* **TEXT FOR ANALYSIS**:

Embracing the unexpected chapters of midlife
Midlife reflection
Life has thrown me more than my fair share of obstacles! Illness from childhood. Broken home. GenX childhood- so I basically raised myself AND my younger brother. Teen pregnancy... so married at 17. Abusive home, eventually into a single parent home. Latchkey kid. Yet.... I am still married, yes, to the same man, over 35 years later. We raised 3 kids into adulthood to be independent, and all college educated. I owned my own business and then ran a multi-level beauty company that I grew over 10 fold in 10 years, eventually having to leave due to my declining health, but I was very successful at what I did. I found successes and happiness in spite of a lot life has thrown at me. Resilience, creativity, resourcefulness, and the ability to get up and dust myself off to keep going even when I feel awful... all things I value, but I also value kindness, honesty, caring and friendship even more.
Navigating menopause as a genx woman through confusion and change
Adjustment & adaptation
GenXers have reached that moment—gulp—the so-called ‘midlife’ years, complete with the dreaded menopause. Ugh! A lot of us hit these years fully unprepared for what was coming. We heard about the hot flashes, but even that wasn't named correctly to explain the actual misfiring of your temperature regulation. It feels like an electrical short in a lamp wire, sending sparks flying, causing temps to both jump but also to instantly plummet, only to rebound within seconds. The (very, very, VERY) dry symptoms to the haywire emotions & mood swings, it's all extraordinarily confusing, especially for us feral, completely self-reliant GenXers, who weren't at all prepared for this transition. We mostly raised ourselves & our parents certainly weren't talking about Menopause at the dinner table, or to us at all, leaving us guessing what we were in for. We can talk about how to manage the changes & challenges of midlife, especially with a lack of prior knowledge or understanding of options for symptom management.
Navigating invisible illness from teen years to parenthood and beyond
Empty nest
Living with multiple invisible illnesses—like Crohn’s, Ehlers-Danlos, Lupus, POTS, MVP, MCAS & ADHD—can feel isolating & make socializing challenging- through many of life's stages. From the confusing teen years into the juggling game of marriage & parenthood, on into the sometimes lonely empty-nester years, I’ve navigated these experiences myself & can help you find purpose, connection & fulfillment- even in a disconnected world. In this session, we’ll explore ways to manage expectations & navigate daily challenges, embrace self-care & create meaningful routines that support your well-being & sense of belonging. We can also simply unpack & unload the burden you're carrying in this world that doesn't always seem built to embrace emotions that can often feel bigger than our capacity to carry them. More than anything I care that you feel heard when you speak with me, I aim to be a safe space, where you can discuss whatever you need to lighten your mental load & find peace.

* **DATA SECTION**:
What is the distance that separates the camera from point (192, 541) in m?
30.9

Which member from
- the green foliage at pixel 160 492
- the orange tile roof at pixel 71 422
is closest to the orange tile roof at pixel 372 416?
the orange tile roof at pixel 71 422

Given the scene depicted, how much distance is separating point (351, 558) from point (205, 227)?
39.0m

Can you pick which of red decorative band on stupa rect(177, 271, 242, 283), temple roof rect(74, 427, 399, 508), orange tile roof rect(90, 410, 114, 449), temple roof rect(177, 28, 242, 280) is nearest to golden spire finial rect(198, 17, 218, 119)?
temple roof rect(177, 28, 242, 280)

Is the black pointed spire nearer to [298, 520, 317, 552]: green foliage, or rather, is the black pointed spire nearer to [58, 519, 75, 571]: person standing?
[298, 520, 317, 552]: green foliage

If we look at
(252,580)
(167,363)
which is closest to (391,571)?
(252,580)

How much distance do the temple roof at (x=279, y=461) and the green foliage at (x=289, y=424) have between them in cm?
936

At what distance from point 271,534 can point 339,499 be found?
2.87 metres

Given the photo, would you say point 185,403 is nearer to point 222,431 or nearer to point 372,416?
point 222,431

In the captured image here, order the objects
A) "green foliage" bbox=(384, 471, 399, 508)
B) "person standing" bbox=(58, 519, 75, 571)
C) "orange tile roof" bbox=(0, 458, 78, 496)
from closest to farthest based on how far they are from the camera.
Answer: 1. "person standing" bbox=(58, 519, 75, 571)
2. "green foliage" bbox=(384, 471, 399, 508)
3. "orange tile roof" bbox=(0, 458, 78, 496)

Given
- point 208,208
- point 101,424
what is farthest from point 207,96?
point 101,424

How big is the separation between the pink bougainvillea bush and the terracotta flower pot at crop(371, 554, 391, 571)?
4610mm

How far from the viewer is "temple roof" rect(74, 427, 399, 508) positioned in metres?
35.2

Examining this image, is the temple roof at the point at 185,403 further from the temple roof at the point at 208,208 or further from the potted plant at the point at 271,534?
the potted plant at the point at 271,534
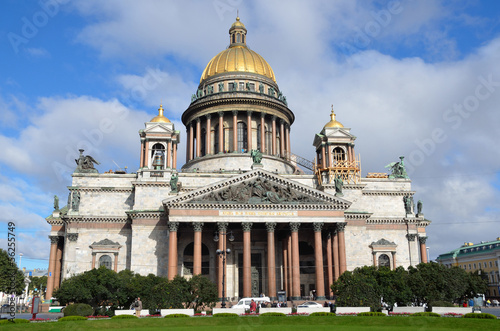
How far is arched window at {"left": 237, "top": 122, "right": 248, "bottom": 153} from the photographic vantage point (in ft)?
228

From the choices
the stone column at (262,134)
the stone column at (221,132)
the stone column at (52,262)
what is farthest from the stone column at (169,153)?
the stone column at (52,262)

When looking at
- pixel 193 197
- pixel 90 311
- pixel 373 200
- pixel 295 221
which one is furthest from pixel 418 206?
pixel 90 311

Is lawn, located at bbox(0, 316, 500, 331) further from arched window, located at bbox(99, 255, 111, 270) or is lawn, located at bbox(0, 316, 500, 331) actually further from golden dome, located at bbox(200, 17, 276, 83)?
golden dome, located at bbox(200, 17, 276, 83)

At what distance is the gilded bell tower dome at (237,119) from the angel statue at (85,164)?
13461mm

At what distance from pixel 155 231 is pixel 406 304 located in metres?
27.2

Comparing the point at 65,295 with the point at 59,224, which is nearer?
the point at 65,295

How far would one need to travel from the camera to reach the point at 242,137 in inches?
2758

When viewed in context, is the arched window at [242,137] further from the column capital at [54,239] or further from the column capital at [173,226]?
the column capital at [54,239]

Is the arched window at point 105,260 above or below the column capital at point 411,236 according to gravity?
below

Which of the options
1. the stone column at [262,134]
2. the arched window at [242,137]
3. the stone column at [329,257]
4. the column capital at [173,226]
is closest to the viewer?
the column capital at [173,226]

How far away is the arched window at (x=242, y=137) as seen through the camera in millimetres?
69375

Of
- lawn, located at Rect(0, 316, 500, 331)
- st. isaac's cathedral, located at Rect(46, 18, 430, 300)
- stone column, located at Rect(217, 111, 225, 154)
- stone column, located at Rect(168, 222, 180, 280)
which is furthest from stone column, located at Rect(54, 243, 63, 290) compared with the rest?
lawn, located at Rect(0, 316, 500, 331)

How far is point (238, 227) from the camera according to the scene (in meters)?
54.9

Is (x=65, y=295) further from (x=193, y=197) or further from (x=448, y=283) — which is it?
(x=448, y=283)
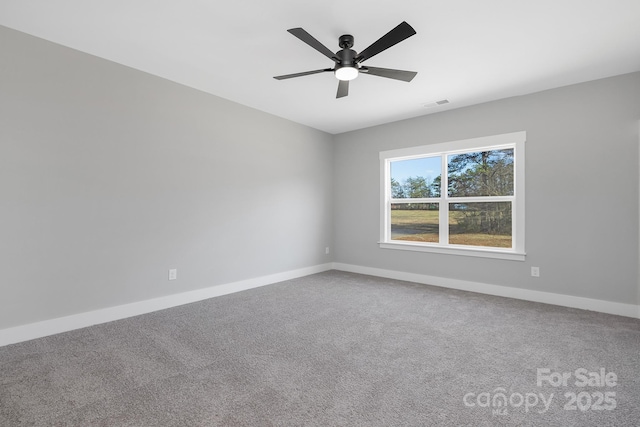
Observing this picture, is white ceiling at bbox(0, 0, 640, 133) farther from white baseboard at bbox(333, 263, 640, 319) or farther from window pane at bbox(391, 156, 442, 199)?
white baseboard at bbox(333, 263, 640, 319)

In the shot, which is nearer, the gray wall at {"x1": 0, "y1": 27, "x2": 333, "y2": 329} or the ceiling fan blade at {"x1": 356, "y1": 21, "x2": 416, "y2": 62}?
the ceiling fan blade at {"x1": 356, "y1": 21, "x2": 416, "y2": 62}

* **ACTIVITY 1**:
For the midlife text above, decide whether each statement agrees with it. Answer yes or no, and quote the words from the text that settle each one.
(a) The writer has been married to the same man for more than 35 years.
(b) The writer left the beauty company to start a new business.
(c) The writer raised two children into adulthood.
* **ACTIVITY 2**:
List every invisible illness named in the midlife text above.

* **EXERCISE SOLUTION 1**:
(a) Yes: "I am still married, yes, to the same man, over 35 years later."
(b) No: "eventually having to leave due to my declining health"
(c) No: "We raised 3 kids into adulthood"

* **EXERCISE SOLUTION 2**:
Crohn’s, Ehlers-Danlos, Lupus, POTS, MVP, MCAS, ADHD